着替え
メアリさんが連れて行ってくれたお店は、ネメシリアの少し外れの場所にあった。
馬車や人の往来が盛んなエリアを抜けると、一気にこの街の人々の生活が垣間見える。
八百屋に雑貨屋。
地元の人たちだけが利用するであろう派手さのないお店の並びに、その服屋さんもあった。
白が基調とされた涼しげなこの民族衣装。
街でよく着ている人を見るこれは、海の向こうから人々が移り住んでくる時に一緒に渡ってきた物らしい。
本来はアルヴァンさんたちをはじめとした、肌が浅黒い人種で形成された民族独自のものだったそうだが、ネメシリアに来てからは広く受け入れられているんだとか。
ダンドやセナが着ている物も、系統としてはこれの一種だったようだ。
男性用は比較的着やすく、ほとんどズボンとシャツに近い形状をしている。
僕はカトラさんたちに選んでもらった物に自分で着替え、試着室から出る。
女性陣は慣れていないと着るのが難しいそうなので、店員さんに手伝ってもらうとのこと。
しばらく待っていると、着替えを済ませたカトラさんが出てきた。
「お待たせ、どうかしら?」
「いえ、僕もさっき――」
民族衣装姿のカトラさんを見て、思わず言葉に詰まる。
普段は、いくら日本でも成人済みの年齢だとはいえ、僕からすると若すぎて気にしたりはしないんだけど。
これはちょっと……い、いや。
前世と似た感じで今時の若い子のファッションはこんなものなんだろう。
うん、そうだ。
「僕もさっき着替えおわったばかりなので。とてもお似合いです」
カトラさんが着ているのは、セナが着ていたのと似た、大胆におへそなどを露出した物だ。
もう若くもなかった古いタイプ日本人からすると、少し開放的すぎる気もする。
しかしここは冷静に。
まあ、海外旅行で常夏の島にいったら僕の感覚からしてもわからないわけでもないし。
自分で自分を納得させつつ、カトラさんに求められた感想を返す。
「ふふっ、ありがとう。トウヤ君も素敵よ」
しかしカトラさんは、そんな僕の気苦労も見抜き面白がっているのだろう。
大人びた笑みを浮かべてウィンクで返してきた。
こういう、大人の余裕を感じさせるところは出会った当初から何も変わらないんだよなぁ。
今日も負けた気がして悔しいので、誤魔化すようにお店の中で待たせてもらっていたレイを抱き上げ、肩に乗せる。
リリーとメアリさんは、広めの試着室で一緒に着替えているところだ。
もうそろそろ来るとは思うけど……。
「うん、バッチリね」
ちょうどメアリさんの声が聞こえたかと思うと、2人が入った試着室のカーテンが開いた。
「ごめんなさいね、遅くなっちゃって」
メアリさんと一緒に出てくるリリー。
メアリさんのかなり整った美貌では、普段のようにシンプルな格好の方が合いそうだと勝手に思っていたのはどうやら間違いだったようだ。
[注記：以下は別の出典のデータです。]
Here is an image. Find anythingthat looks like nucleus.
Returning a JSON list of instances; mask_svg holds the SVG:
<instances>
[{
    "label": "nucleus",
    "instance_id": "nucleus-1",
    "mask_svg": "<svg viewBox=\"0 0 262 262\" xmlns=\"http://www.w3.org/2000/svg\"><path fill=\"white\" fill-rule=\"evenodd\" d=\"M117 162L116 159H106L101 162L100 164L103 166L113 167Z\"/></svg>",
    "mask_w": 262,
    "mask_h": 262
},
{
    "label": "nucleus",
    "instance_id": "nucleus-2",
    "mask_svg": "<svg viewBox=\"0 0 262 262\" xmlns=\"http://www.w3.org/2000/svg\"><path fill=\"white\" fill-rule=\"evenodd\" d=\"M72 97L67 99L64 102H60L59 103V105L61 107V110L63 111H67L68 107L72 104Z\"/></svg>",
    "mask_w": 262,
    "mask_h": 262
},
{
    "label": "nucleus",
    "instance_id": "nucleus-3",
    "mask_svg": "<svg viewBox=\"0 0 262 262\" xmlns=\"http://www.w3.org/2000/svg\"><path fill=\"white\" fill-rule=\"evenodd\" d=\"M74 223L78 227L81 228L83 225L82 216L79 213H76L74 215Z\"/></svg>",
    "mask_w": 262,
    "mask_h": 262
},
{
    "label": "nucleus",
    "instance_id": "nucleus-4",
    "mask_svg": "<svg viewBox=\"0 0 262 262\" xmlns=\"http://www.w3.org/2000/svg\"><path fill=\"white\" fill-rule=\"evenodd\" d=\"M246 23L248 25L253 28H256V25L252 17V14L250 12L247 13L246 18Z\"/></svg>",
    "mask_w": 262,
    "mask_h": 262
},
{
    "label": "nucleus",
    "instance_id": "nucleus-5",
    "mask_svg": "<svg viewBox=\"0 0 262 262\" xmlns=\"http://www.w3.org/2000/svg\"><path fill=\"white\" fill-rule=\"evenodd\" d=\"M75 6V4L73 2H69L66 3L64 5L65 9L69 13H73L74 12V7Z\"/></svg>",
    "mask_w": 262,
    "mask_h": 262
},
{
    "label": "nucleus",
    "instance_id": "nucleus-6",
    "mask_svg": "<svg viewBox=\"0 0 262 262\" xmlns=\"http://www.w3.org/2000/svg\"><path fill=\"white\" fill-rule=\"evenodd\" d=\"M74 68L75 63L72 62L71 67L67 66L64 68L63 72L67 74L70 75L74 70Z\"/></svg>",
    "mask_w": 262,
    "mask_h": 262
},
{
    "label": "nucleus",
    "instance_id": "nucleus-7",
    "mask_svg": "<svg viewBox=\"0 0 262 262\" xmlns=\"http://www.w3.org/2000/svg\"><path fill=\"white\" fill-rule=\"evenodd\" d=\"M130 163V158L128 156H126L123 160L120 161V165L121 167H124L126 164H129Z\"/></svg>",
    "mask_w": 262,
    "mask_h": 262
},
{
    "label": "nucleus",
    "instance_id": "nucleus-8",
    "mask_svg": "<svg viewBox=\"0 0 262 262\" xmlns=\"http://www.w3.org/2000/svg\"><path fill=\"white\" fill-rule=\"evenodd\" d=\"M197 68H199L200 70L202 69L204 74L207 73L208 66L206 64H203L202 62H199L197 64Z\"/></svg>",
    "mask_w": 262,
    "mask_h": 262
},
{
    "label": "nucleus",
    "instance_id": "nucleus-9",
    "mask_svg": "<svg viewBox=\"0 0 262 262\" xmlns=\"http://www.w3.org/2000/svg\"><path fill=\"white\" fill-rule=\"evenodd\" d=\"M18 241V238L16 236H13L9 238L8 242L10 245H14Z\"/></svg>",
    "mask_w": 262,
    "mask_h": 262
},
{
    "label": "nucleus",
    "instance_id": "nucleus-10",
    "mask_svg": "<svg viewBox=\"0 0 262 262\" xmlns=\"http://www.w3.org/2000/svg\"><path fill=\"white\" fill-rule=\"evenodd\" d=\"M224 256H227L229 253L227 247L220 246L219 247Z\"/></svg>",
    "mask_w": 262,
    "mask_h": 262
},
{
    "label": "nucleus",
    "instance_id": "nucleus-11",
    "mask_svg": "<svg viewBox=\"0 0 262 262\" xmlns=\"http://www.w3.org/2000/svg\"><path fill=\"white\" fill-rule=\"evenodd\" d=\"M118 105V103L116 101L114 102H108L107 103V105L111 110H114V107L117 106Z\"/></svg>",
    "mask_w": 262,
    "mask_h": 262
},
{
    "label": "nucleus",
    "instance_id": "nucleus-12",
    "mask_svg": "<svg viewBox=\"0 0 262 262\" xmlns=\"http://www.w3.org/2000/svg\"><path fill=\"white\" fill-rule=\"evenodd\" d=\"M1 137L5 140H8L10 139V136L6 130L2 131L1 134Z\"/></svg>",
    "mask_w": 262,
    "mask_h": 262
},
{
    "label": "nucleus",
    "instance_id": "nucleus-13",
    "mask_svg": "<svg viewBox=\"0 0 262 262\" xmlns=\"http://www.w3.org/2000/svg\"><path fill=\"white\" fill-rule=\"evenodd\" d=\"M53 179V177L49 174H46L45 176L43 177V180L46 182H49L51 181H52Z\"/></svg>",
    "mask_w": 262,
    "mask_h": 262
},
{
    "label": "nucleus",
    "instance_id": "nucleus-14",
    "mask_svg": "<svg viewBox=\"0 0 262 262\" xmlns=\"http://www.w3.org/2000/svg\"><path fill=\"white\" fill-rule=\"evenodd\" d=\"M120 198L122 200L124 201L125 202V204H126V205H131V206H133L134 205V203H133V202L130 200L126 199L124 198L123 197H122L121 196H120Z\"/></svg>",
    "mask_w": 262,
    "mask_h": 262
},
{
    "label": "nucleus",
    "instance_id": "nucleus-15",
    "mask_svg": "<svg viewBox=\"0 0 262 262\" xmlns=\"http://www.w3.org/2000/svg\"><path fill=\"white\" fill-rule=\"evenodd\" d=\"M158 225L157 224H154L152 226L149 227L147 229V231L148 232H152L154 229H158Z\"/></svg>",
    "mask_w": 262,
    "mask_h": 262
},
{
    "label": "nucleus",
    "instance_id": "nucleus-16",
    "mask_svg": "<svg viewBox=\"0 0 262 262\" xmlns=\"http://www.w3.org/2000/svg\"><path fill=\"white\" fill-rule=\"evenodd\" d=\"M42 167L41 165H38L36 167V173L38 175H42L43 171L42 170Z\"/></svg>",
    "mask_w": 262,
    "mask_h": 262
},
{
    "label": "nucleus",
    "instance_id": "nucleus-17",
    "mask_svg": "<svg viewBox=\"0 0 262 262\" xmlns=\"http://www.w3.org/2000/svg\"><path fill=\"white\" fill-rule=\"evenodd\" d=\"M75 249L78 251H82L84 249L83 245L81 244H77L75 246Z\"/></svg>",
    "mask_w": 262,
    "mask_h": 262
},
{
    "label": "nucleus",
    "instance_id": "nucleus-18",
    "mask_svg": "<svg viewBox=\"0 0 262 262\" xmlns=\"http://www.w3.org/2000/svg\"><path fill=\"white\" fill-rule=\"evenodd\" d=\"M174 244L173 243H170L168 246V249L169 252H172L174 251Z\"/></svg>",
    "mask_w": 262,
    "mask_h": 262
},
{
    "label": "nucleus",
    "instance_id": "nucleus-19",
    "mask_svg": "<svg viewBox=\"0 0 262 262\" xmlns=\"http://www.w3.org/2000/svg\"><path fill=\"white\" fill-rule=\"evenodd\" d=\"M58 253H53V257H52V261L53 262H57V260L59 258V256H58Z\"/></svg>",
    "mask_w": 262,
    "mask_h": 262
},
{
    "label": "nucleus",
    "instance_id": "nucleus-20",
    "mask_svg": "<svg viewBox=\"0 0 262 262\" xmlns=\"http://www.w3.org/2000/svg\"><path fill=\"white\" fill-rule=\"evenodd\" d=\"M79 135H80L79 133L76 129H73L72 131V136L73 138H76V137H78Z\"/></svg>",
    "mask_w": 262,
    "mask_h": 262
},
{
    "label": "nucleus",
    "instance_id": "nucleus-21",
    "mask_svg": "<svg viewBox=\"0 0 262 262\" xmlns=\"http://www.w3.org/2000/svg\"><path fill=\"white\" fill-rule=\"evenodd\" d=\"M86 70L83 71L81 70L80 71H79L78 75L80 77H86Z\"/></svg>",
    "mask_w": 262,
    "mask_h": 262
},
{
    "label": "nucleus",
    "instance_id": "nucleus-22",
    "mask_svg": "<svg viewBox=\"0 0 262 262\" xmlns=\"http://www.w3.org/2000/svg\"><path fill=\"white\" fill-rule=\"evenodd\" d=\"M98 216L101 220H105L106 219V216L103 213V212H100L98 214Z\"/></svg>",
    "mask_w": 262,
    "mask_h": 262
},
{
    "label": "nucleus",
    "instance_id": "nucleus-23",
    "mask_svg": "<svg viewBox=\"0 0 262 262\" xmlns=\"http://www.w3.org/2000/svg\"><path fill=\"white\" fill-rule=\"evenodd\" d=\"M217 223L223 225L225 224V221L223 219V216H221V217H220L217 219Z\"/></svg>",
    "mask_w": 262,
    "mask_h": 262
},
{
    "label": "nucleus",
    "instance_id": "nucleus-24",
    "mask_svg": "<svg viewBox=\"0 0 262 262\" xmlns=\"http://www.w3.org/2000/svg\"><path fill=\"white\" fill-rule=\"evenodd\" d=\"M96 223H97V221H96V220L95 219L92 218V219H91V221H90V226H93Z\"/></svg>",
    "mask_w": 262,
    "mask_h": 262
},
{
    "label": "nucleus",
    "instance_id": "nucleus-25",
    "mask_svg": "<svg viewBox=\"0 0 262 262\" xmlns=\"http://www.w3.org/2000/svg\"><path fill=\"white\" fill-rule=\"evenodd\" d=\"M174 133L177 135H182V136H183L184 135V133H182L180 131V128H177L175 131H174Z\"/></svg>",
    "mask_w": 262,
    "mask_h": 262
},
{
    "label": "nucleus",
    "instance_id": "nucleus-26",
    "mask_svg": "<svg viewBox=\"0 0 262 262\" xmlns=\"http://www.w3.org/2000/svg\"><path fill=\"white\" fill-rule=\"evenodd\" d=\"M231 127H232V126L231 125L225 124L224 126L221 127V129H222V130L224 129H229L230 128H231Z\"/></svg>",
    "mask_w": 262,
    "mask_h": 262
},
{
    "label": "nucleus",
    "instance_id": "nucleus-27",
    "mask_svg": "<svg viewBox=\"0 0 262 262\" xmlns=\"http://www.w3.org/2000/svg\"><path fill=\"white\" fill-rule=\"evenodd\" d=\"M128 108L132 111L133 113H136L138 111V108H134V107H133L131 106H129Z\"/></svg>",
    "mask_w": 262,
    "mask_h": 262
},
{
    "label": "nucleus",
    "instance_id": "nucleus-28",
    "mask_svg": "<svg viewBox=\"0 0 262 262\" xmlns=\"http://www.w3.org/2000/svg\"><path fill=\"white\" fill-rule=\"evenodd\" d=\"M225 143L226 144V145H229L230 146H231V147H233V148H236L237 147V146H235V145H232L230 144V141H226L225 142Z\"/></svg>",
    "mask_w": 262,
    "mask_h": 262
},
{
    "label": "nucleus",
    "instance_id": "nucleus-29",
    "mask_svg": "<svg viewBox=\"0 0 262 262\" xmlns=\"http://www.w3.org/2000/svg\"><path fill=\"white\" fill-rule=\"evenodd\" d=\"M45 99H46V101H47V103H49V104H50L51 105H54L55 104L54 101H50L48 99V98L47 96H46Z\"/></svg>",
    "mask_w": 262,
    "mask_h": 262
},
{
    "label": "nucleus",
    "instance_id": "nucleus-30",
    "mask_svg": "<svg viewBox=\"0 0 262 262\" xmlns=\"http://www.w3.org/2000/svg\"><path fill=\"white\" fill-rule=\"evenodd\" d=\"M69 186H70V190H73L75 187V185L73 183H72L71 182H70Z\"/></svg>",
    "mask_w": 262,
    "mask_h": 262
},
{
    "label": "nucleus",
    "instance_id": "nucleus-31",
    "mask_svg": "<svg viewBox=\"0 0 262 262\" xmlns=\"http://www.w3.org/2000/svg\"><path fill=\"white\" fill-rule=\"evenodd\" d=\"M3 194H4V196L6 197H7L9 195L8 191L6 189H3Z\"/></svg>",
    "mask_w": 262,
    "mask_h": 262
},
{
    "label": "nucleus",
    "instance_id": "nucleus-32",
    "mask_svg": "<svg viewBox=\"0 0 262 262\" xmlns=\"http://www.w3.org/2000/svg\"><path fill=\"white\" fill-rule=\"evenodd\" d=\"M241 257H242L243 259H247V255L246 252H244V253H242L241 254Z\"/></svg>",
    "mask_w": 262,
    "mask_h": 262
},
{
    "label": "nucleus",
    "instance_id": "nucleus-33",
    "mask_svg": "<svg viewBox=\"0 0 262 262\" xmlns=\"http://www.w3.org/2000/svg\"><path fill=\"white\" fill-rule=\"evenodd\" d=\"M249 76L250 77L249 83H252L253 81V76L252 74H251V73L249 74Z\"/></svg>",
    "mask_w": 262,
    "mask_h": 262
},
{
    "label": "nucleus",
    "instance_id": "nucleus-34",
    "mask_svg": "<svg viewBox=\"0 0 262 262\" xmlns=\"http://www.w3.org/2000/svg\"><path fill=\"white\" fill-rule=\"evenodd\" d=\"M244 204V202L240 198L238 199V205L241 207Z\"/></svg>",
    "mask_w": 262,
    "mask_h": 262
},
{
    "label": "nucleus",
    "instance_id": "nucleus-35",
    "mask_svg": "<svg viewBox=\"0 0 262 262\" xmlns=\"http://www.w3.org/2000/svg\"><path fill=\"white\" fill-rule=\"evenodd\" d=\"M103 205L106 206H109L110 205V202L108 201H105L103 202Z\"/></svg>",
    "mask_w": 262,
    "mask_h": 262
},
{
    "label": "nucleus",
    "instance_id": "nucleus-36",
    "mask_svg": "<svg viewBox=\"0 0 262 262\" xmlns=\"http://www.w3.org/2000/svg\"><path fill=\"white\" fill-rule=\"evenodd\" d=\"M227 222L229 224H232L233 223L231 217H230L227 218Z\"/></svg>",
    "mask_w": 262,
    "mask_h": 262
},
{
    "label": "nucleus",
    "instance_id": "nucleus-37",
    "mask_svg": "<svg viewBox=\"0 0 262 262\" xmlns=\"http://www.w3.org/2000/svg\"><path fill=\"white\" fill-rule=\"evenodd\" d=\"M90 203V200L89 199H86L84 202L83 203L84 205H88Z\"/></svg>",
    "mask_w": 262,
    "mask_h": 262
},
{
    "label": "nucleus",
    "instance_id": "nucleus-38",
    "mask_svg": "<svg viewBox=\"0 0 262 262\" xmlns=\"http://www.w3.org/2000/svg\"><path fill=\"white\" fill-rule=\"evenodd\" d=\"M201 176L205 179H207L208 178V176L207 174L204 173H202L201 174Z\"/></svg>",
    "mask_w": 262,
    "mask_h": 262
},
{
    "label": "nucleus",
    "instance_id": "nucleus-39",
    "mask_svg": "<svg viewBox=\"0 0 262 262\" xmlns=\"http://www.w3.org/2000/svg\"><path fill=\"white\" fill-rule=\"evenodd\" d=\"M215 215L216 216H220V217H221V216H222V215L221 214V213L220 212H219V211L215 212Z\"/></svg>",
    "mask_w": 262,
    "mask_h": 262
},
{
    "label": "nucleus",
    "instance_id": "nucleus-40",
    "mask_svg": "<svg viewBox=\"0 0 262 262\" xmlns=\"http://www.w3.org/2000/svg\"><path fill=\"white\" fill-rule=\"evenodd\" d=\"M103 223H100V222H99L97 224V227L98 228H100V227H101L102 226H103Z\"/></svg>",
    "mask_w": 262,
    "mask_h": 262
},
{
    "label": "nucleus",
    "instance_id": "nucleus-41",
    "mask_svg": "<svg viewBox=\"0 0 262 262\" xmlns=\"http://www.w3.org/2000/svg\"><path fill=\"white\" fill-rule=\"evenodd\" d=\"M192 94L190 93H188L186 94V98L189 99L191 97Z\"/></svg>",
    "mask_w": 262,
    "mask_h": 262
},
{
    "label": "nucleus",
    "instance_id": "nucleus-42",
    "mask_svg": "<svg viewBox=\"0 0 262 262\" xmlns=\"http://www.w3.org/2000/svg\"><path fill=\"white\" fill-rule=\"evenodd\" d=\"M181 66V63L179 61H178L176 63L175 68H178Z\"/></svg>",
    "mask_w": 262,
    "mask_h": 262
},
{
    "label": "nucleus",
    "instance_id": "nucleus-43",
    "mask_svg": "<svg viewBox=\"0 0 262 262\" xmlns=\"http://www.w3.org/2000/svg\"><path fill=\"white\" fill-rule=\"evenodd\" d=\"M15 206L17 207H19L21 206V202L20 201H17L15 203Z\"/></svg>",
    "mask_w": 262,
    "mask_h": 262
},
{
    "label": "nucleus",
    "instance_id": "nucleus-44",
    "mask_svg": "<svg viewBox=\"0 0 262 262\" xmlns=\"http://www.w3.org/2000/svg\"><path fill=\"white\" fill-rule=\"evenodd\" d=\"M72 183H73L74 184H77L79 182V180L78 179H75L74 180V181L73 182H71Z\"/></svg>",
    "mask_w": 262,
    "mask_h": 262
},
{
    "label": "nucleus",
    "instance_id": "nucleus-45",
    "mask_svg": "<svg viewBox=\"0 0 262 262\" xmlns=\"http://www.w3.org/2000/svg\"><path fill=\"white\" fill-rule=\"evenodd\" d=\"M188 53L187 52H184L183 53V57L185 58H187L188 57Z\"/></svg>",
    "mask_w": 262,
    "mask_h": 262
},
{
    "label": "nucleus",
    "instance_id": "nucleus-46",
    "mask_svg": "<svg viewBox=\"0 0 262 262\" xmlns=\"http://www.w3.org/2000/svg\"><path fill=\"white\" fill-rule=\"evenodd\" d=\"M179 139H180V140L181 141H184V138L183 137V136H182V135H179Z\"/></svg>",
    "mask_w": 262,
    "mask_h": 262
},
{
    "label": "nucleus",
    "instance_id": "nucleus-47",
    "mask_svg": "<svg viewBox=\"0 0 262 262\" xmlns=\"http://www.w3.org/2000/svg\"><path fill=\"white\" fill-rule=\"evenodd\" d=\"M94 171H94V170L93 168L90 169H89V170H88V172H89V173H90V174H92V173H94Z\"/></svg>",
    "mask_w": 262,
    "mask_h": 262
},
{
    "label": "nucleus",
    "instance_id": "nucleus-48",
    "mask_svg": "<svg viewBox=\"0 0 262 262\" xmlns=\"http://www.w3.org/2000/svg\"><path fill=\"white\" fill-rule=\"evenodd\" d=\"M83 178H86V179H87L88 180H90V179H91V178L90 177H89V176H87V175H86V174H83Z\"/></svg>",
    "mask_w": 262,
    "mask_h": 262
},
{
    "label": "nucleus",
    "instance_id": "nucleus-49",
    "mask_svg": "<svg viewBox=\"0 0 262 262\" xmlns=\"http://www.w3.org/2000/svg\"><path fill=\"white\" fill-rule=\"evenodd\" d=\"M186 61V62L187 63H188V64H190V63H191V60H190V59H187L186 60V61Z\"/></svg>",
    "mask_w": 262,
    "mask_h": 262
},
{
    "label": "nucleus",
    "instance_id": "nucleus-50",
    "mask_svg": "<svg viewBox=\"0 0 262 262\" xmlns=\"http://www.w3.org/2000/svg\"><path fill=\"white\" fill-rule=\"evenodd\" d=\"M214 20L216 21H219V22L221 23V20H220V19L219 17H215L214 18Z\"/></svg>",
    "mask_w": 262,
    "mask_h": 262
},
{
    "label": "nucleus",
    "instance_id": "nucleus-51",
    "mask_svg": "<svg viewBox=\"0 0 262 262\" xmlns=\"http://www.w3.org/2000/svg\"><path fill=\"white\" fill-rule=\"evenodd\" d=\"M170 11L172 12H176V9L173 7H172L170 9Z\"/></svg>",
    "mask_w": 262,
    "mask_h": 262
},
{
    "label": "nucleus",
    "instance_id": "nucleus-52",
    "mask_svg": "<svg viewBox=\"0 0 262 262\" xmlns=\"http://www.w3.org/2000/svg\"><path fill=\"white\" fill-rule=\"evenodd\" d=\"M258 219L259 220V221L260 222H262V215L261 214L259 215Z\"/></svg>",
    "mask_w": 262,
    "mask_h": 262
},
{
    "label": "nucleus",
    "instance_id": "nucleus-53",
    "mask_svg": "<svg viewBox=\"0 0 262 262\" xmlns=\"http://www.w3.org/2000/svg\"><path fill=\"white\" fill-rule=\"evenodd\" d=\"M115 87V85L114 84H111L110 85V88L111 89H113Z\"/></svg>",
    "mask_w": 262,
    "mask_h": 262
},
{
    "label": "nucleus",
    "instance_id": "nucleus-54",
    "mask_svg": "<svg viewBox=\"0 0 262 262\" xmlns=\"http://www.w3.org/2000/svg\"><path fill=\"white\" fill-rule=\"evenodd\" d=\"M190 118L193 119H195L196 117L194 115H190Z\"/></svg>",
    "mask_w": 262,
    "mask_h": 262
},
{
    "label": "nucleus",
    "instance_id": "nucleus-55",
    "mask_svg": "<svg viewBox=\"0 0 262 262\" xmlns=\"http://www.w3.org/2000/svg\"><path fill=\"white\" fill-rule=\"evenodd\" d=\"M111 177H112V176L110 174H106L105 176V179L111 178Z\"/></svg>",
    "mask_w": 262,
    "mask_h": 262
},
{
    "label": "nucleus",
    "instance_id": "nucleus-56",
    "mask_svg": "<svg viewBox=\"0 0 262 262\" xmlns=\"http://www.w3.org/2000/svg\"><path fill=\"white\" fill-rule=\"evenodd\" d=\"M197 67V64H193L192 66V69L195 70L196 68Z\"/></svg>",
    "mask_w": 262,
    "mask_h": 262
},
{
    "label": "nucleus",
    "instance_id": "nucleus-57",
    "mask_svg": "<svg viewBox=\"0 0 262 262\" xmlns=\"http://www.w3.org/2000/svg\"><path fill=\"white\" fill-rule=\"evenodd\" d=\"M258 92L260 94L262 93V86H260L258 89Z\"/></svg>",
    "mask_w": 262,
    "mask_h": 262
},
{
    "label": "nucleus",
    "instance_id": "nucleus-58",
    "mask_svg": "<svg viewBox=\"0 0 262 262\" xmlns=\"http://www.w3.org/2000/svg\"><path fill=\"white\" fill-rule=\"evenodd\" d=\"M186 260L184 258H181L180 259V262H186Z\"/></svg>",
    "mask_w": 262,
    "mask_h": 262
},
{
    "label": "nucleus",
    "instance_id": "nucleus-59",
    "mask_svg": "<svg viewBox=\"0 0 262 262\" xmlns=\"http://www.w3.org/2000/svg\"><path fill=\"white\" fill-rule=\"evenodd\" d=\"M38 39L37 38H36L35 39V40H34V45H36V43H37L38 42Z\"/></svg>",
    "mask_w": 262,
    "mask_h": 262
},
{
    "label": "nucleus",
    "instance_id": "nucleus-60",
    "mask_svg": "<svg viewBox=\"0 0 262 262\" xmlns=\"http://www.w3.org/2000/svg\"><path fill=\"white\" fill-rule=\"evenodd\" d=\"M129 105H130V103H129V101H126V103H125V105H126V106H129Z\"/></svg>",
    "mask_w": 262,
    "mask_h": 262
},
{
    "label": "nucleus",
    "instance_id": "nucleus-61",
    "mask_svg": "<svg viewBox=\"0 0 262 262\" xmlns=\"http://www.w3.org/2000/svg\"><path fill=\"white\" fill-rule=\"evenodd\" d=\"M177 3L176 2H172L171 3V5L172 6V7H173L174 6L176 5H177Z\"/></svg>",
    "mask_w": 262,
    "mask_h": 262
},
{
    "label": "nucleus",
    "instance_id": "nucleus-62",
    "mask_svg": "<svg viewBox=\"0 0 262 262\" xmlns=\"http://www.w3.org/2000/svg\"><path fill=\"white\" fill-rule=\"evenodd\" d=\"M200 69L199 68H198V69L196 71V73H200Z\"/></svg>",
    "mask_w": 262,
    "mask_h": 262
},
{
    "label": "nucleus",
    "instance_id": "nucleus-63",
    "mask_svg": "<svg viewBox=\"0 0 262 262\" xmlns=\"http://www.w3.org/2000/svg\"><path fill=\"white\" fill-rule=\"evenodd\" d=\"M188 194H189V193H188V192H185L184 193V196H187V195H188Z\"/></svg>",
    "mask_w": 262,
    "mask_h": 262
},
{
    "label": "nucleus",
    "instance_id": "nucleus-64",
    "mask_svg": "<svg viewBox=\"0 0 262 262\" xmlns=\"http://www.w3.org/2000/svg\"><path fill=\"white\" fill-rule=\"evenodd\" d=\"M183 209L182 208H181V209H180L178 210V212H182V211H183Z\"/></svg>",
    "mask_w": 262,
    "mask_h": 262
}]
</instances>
この衣装は爽やかだから、さらりとした銀髪が映えてとても似合っている。
そんな母親にそっくりなリリーも、普段からはまた印象ががらりと変わっておしゃれだと思う。
これはジャックさんが絶対に見たいやつだろうな。
多分今日はこのままの格好だろうから、後でのリアクションが楽しみだ。
「みんな、百点満点ね。サンダルもサイズに問題はなかったかしら?」
メアリさんが褒めてくれたあと、各々の視線が足下に向かう。
このお店では、衣装とセットである革製のサンダルも取り扱われているので、前もって選んでいたのだ。
足首に紐を巻き付け固定させるタイプのサンダルなんて、僕は初めだけど……。
軽く足踏みしたり、地面を蹴ってみる。
うん、問題はなさそうだ。
「僕は大丈夫そうです」
「私もちょうどみたいです」
「……大丈夫」
僕、カトラさん、リリーの順で答える。
メアリさんもサンダルに違和感はないらしく、確認を終えると満足げに頷いた。
「それじゃあ出発しましょうか。うふふ、なんだかフストとは違う街で、こうしてみんなで観光できるだなんて不思議ね」
たしかに、言われてみるとそうだ。
出会った頃は、まさかカトラさんとリリーが僕に旅に同行することになるなんて思ってもみなかったけど、それだけじゃなくメアリさんともネメシリアで行動をともに出来るなんて。
久しぶりの娘との時間だからかな。
あっ、それと自分以上にべったりなジャックさんが今はいないからかしもしれない。
メアリさんは嬉しそうにリリーの手を取る。
このお店での支払いはメアリさんが全て出してくれたので、僕たちはそれぞれ感謝を伝えつつ、装いも新たに早速街に繰り出した。